The Bath Assembly Rooms were crowded and hot tonight. Despite the lofted ceilings and tall windows, with so many people, it was difficult to squeeze past other guests, and the heat of the bodies pressed so close together was cloying. The long chandeliers that hung from the ceiling basked the room in an apricot-tinged glow that bounced off people’s faces. Despite John’s wish, he couldn’t see Arthur’s sister amongst these faces. He could only see a medley of suits, cravats, empire-waist gowns, and elaborate headdresses.
“I haven’t seen your sister for some time. A couple of years, I think.”
“Even when we finished university, she was still at finishing school,” Arthur explained as he passed over a glass of punch. John sipped eagerly, needing the courage of the alcohol for the imminent meeting about to take place. “She’s talked of little else other than this assembly for days now.”
“Really?” John asked, startled by the news. He remembered almost everything about Emma. With his country seat and Arthur’s adjoining one another’s, as children they had practically grown up in each other’s pockets, and he had grown to know Emma well. “She’s hardly the kind of lady to worry about such folly. Last time I saw her, she had her nose buried in a folio of Shakespeare’s plays.”
“You know her very well.” Arthur smiled. “Though times are changing since you last saw her. My little sister is a lady now, and she knows she must marry soon.”
“So soon?” John asked, lifting his eyebrows in surprise. “Is it really that imperative?”

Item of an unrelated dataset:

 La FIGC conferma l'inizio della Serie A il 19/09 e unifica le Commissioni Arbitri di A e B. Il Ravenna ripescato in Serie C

“It’s my responsibility as her elder brother to ensure that she does. I cannot have my sister becoming a spinster now, can I?” Arthur laughed as he topped his punch glass up from the bowl behind him on a long table.
I couldn’t think of any woman less likely to be a spinster.
John stopped himself from saying the words aloud. He had first met Emma when she was just a toddler, and he was a child. It had taken many years to admit the truth, especially because of the slight age difference between them, but by the time Emma was fourteen, John knew the truth of his feelings for her. No other woman would ever compare.
Not that he had ever told her that, and he had little intention of telling her so either. He doubted very much that she would ever take two glances in his direction.
“Where is she tonight?” John asked, looking around the crowd in the hope of seeing her once again.
“I can’t see her right now,” Arthur mused as he too took a glance around. “On that subject, though, there is something I would like to discuss with you.” He turned and pointed a finger in John’s direction.
“Why do I suddenly feel rather put on the spot?” John asked, finding some humor in the situation. “It’s like one of my university lecturers is staring at me again, expecting some lofty answer to an intellectual question.”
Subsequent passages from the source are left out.